> Tasks to complete
1) Pull out every line of the records that contains the string "captured".
2) Write the next part of the timeshare forum thread, picking up after its final post.

Thanks for the insight and good juju!   I am encouraged by your success with exchanges LisaRex, but it does seem that when these things change, it's often not for the better. We do plan to settle in and enjoy what we've bought.  While we believe the flexibility of Home Options at Nanea was worth it for us; we'll have the benefit of more experience with TUG, actual use with Nanea, and using SO's before we buy anything additional.  We're still working for a good while longer and do lots of other travel, so also want to be careful how much SVO we have.

Cheers,
Jason


----------



## paluamalia

*Mandatory resort resale value*

Does any one think that the mandatory feature of WKORVN will influence resale value? We will probably sell ours for 2018 and 2019 use.  Prefer cruises to Hawaii at this point.


----------



## SMHarman

paluamalia said:


> Does any one think that the mandatory feature of WKORVN will influence resale value? We will probably sell ours for 2018 and 2019 use.  Prefer cruises to Hawaii at this point.


The mandatory plus the rofr both influence resale value. Starwood creates a potential floor, through if you agree a price below that they only pay the price you agreed. Also your buyer still has exchange opportunities and to HRA and WSJ and the other HI Westin they are equivalent value.


----------



## DeniseM

paluamalia said:


> Does any one think that the mandatory feature of WKORVN will influence resale value? We will probably sell ours for 2018 and 2019 use.  Prefer cruises to Hawaii at this point.



Absolutely - Look at the price difference between Princeville, and WKORV-N/S to see the impact of Staroptions.

But what do you mean by "sell for 2018 and 2019"?  Do you mean "rent"?

Staroptions have no impact on renting.


----------



## paluamalia

We will probably sell 
One annual and one eoy


----------



## Jamy

We just got back from a week at WKORV-N on an explorer package. At the presentation they offered to sell us a 2BR RV, EOY for $31,000 after taking off $5,000 for our purchase of the explorer package. They were claiming that this was a 20% discount off what they have been selling at, but the price was only good while we were in Maui, would have been a payment of $444 a month for ten years and they offered to requal my SVV. I was really tempted, but we are possibly moving so the $444 a month was just not doable. So, they may be coming down on price. 

Oh, also interesting was that they were claiming that WKORV-N and WKORV-S are both completely sold out and we could never get a unit over there.. I tried not to roll my eyes at that. Also interesting is that they are only offering to requal specific resorts.

> Supplied material
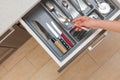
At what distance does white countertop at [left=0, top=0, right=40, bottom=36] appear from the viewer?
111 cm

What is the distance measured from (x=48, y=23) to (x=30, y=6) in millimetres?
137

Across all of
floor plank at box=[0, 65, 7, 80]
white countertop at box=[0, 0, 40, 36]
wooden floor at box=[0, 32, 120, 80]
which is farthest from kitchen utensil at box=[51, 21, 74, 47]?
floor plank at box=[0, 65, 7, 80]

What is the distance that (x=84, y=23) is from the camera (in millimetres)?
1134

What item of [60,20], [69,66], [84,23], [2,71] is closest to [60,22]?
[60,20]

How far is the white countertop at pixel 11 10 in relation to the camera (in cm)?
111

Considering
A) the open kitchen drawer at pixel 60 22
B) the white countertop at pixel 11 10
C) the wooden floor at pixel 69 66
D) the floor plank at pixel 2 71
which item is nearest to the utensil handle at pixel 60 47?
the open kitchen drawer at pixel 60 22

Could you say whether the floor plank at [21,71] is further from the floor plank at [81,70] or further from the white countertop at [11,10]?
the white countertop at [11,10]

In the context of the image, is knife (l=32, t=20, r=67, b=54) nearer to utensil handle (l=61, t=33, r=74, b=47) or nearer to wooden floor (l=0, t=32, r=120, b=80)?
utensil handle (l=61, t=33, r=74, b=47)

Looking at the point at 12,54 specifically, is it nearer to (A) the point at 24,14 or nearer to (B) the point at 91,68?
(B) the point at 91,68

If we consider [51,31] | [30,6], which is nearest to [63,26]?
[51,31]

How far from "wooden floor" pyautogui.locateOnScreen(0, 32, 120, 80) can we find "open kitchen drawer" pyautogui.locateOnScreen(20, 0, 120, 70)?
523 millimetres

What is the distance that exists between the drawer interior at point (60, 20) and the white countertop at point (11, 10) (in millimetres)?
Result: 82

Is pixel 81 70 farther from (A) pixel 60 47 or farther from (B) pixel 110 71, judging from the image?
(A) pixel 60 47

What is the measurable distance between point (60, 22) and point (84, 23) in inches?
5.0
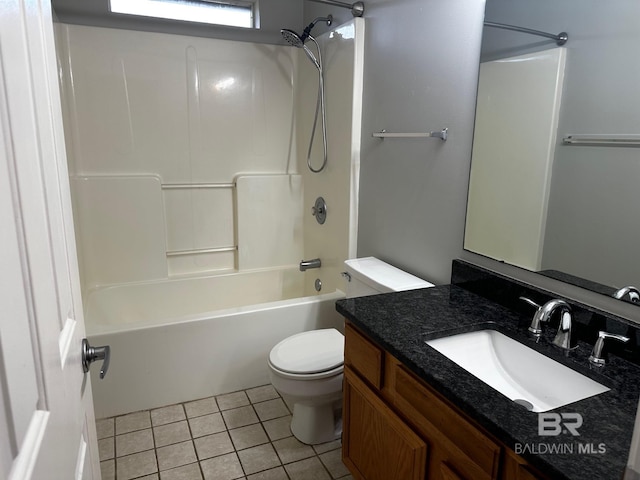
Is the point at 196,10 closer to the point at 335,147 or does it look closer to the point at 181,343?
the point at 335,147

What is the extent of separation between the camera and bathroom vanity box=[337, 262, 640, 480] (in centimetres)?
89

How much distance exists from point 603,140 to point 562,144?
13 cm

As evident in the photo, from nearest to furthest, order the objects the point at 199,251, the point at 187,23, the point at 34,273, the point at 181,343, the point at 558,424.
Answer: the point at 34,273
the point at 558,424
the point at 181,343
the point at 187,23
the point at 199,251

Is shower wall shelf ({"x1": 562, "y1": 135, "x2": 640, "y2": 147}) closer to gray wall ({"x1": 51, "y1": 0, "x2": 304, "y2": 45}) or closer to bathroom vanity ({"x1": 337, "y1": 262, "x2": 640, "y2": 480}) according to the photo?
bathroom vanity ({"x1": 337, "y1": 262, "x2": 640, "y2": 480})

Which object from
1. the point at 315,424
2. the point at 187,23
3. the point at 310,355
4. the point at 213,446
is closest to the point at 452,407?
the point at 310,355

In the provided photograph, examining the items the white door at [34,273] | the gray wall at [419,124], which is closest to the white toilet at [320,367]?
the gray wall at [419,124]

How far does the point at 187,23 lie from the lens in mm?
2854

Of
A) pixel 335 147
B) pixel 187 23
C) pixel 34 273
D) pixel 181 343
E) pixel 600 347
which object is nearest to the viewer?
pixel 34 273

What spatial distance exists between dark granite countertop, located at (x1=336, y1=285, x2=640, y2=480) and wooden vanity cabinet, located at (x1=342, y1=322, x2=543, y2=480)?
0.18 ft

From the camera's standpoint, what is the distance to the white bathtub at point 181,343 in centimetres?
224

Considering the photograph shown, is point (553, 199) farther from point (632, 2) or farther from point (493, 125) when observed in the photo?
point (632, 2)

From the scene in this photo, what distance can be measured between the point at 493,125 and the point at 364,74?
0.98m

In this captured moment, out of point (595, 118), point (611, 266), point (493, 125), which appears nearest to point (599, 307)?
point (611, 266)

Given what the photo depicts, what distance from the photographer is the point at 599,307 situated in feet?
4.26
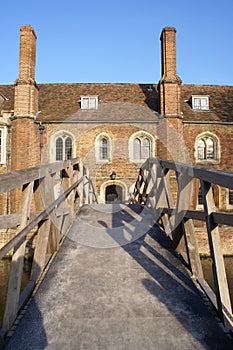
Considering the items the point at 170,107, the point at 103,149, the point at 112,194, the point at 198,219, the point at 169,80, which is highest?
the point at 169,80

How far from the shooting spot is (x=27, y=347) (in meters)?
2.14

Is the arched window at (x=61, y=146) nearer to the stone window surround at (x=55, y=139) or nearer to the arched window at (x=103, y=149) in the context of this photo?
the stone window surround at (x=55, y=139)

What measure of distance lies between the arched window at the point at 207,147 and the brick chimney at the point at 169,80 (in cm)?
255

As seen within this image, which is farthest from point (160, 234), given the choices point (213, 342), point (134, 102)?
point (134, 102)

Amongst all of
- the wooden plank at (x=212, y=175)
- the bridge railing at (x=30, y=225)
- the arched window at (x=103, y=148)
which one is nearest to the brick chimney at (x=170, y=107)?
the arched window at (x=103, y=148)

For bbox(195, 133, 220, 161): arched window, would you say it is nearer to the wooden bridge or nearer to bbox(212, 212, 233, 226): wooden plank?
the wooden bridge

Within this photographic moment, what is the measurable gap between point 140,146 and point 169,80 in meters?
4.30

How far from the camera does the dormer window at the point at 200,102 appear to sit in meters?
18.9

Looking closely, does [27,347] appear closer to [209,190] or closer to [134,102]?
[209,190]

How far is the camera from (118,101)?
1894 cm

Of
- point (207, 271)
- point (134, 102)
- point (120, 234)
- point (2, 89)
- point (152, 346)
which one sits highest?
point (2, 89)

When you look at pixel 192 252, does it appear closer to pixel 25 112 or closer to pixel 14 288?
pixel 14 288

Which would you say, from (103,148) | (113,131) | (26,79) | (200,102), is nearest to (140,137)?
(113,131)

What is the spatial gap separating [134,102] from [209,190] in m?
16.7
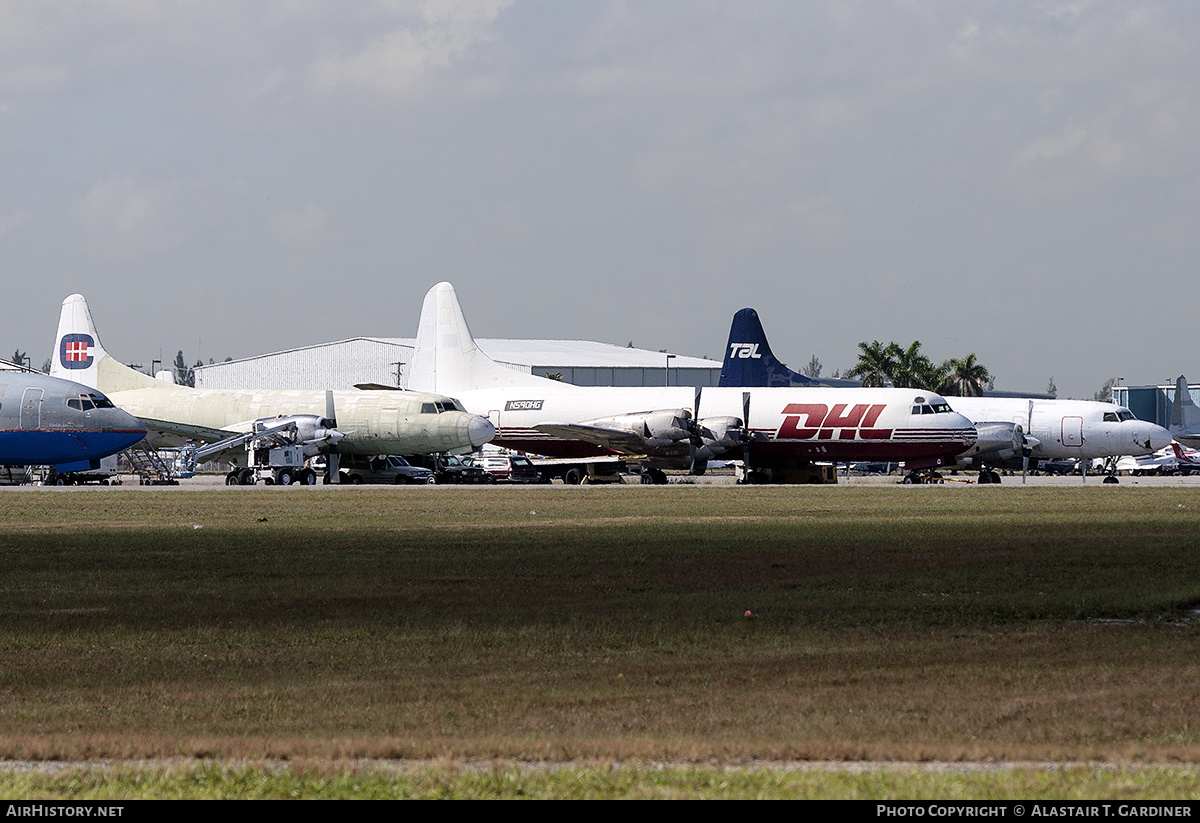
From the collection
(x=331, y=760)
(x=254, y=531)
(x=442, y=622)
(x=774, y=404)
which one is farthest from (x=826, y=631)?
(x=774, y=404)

--

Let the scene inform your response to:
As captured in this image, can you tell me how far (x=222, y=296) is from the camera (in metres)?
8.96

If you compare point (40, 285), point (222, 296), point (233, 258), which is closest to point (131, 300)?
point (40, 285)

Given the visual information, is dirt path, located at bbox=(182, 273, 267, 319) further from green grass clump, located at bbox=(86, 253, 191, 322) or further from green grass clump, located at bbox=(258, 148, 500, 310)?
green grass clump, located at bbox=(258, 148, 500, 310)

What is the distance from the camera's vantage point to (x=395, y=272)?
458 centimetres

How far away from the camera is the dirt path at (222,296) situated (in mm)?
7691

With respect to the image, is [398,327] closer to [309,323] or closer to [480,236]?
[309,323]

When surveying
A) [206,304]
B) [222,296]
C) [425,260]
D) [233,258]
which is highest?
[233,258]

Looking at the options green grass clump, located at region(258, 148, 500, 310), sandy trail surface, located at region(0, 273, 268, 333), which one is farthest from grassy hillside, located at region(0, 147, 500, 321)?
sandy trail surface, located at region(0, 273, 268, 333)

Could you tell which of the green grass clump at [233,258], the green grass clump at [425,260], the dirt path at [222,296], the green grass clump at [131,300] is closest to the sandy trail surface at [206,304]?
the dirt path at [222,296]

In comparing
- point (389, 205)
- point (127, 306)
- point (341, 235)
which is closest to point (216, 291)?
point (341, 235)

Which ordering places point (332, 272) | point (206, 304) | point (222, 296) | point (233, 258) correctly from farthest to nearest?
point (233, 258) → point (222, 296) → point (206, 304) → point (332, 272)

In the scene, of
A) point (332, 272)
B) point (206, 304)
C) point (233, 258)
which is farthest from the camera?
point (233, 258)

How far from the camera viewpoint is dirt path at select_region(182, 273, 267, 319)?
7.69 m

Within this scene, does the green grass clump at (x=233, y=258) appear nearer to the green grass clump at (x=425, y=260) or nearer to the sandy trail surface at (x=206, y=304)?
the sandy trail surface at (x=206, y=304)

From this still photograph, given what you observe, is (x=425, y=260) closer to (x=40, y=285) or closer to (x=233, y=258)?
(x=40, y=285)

==

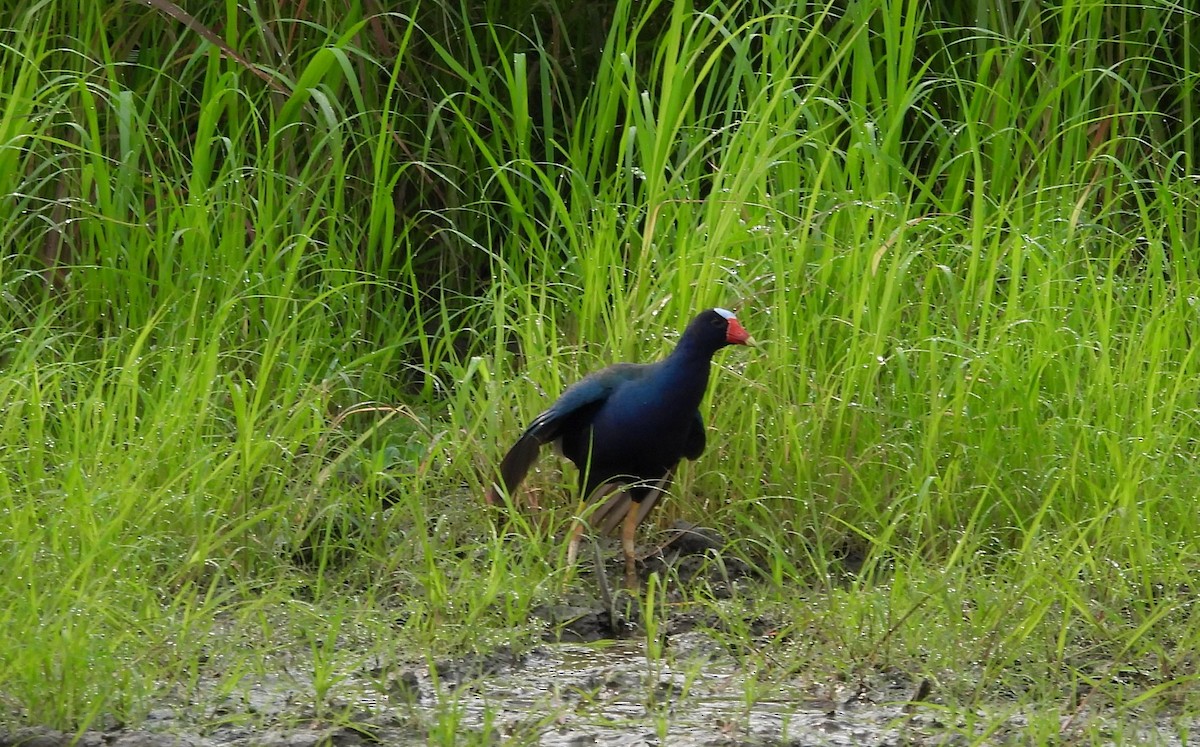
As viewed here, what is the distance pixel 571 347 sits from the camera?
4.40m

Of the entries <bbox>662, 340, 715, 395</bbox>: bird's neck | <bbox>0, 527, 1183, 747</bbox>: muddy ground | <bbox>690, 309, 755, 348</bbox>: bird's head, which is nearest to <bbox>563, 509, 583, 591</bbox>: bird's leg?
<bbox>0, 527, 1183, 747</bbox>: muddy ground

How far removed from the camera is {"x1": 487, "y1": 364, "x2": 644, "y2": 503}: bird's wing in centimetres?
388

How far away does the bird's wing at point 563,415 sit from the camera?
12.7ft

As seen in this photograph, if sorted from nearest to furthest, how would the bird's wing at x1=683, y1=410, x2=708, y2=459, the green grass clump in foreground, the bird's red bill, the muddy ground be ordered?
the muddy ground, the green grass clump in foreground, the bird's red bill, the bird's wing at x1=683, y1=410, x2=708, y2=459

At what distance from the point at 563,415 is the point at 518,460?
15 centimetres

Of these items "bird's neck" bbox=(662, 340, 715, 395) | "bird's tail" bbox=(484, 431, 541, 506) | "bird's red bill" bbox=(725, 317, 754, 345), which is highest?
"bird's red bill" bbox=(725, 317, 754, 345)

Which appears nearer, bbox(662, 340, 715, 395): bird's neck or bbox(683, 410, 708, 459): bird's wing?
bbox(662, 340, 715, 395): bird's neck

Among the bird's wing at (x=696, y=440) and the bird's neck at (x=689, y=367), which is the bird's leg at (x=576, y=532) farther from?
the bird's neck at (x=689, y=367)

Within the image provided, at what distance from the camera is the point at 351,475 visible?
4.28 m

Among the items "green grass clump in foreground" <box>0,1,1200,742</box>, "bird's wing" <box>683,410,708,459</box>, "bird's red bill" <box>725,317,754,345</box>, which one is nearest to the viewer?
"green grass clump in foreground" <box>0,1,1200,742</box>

> Per-task answers
1)
In this captured moment, out of point (595, 118), point (611, 266), point (493, 125), which appears nearest to point (599, 307)?
As captured in this image, can you tell me how far (x=222, y=296) is from the camera (in metres)?

2)
Just thought I would update on the current offers.


----------



## DeniseM

They are completely sold out, and have been for years, but that has nothing to do with the resale market, where there is constant turn over.

I'm so glad you escaped!


----------



## DavidnRobin

1st rule - they are not truthful. 20% discount?  Nope.  They can play with the incentives, but the basic price structures are fixed (for good reasons) - if they move then they move together.

Do not finance a TS unless you plan to pay it off in the short-term.

Nanea is a SVN Voluntary resort (HomeOption/StarOptions that can be used for SVN are not transferred to buyer upon resale). If history is any indication (compare WKORV/N and WPORV) - this will result in poor resale value.  It seems that many folks buying Nanea do not account for this in there purchase.


----------



## LisaRex

Think of the vacations you could take for $444 per month for 10 years! And that undoubtedly wasn't even ocean front.  That ends up being over $53,000 BEFORE the $20-30k in MFs you'd pay over the same period. 

Unless I had money to burn (e.g. without financing), and could afford OF at Nanea, there's no way I'd buy there. (And even then, I'd probably just rent there.)  The entire resort is coded either OF or Other.  If you buy Other, your villa could face the parking lot!


----------



## SMHarman

LisaRex said:


> Think of the vacations you could take for $444 per month for 10 years! And that undoubtedly wasn't even ocean front.  That ends up being over $53,000 BEFORE the $20-30k in MFs you'd pay over the same period.
> 
> Unless I had money to burn (e.g. without financing), and could afford OF at Nanea, there's no way I'd buy there. (And even then, I'd probably just rent there.)  The entire resort is coded either OF or Other.  If you buy Other, your villa could face the parking lot!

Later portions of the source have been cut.